Terdata, sebanyak 22 warga belajar rutin mendatangi Nurdin dan Uncit. Mereka memberikan kelonggaran waktu kapanpun masyarakat bisa mendatanginya untuk belajar. Fokusnya masih seputar belajar membaca, menulis, dan berhitung (calistung). Kalau ada yang sudah nampak lancar, baru dilanjutkan ke yang lebih spesifik.
Terlepas dari segala kurikulum 2013 atau Merdeka Belajar yang diterapkan pemerintah, mereka hal basic saja masih belum rampung. Memang sejatinya, kata Uncit, pendidikan disini harus mendapatkan perhatian khusus dan perlakuan khusus, karena masalah pendidikannya jauh lebih kompleks.Â
Minim Fasilitas Pendidikan
Minim fasilitas pendidikan sudah menjadi kisah klasik potret pendidikan di kawasan 3T. Terlebih lagi berada di tengah hutan dan hanya bisa dilewati jalan setapak dengan akses sejauh 73 kilometer dari pusat Kota Barabai, Kabupaten Hulu Sungai Tengah (HST) sudah tentu jarang dilirik.
Sekolah Paket A Mangga Jaya difasilitasi pemerintah sebagai layanan pendidikan non formal setingkat Sekolah Dasar (SD). Gaji pengajar (totur) dan kelangkapan ATK ditunjang pemerintah berdasarkan takaran permintaan dan kebutuhan. Namun, tentu saja tidak bisa dipenuhi secara cepat dan harus bertahap.

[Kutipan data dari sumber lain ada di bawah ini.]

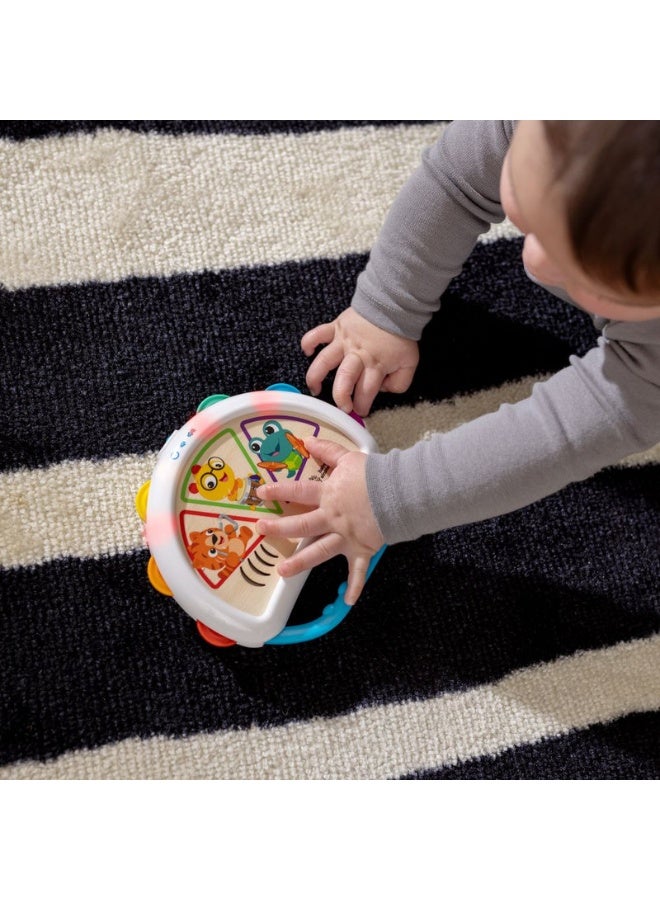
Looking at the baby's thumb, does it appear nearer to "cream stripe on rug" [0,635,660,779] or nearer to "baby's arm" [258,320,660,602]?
"baby's arm" [258,320,660,602]

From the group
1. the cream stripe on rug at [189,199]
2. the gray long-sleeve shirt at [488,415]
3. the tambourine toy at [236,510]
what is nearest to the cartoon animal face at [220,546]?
the tambourine toy at [236,510]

Kemudian, ketiadaan bangunan sekolah membuat mereka berganti-ganti tempat untuk melangsungkan pembelajaran. Secara rutin pembelajaran dilaksanakan di Balai Adat (tempat suci aliran kepercayaan Kaharingan). Namun, seringkali juga berganti memakai rumah warga, maupun di lapangan terbuka jika sewaktu balai tersebut digunakan untuk prosesi aruh adat.
Kendati minim fasilitas, Nurdin dan Uncit tetap selalu memberikan layanan terbaiknya untuk mengajar para warga untuk keluar dari lingkaran buta aksara yang telah lama membelenggu. "Bahkan malam pun terkadang ada yang mendatangi ke rumah untuk belajar. Semangat belajar mereka tinggi," kata Nurdin.

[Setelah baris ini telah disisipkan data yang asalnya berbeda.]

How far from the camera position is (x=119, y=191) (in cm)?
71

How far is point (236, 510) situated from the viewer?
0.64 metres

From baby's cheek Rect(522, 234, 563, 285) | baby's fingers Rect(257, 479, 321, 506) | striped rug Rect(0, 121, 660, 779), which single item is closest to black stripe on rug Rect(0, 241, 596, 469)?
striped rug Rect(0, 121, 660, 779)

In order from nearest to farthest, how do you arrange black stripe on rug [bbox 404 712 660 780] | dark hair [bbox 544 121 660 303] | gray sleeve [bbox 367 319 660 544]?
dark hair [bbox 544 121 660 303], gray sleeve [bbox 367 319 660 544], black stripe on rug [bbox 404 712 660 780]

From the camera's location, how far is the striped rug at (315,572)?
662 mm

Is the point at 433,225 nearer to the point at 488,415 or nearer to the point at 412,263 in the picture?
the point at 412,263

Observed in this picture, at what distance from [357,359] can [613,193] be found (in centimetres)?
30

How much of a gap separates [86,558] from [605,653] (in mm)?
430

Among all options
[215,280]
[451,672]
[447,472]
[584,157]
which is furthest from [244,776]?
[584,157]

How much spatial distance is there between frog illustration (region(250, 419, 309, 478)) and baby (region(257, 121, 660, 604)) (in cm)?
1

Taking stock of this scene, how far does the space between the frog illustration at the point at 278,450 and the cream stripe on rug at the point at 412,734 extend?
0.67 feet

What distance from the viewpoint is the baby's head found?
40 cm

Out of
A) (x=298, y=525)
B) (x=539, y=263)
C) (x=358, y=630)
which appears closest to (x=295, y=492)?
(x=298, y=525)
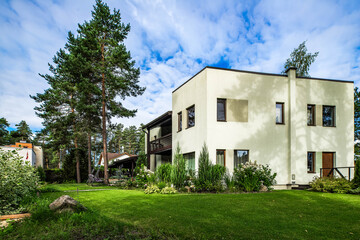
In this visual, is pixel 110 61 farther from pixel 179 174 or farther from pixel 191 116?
pixel 179 174

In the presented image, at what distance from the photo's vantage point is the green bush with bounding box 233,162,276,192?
36.9 feet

Pendidikan bisa dibilang masih belum menjadi prioritas warga, sebab layanan pendidikan terlambat masuk. Warga setempat setiap hari disibukkan mengurus ladang atau aktivitas lainnya untuk menyambung hidup kebutuhan ekonominya.

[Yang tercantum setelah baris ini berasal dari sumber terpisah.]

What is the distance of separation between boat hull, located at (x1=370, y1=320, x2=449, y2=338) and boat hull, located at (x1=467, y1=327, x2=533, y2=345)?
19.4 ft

Walaupun begitu, warga sangat berharap generasi masa depan mereka dapat juga merasakan akses pendidikan tinggi untuk kemajuan desa. "Bisa dibilang kami disini belum merdeka. Listrik, jalan, sinyal masih tidak ada, akses pendidikan sangat terbatas," ucap Jalita, Pembakal setempat.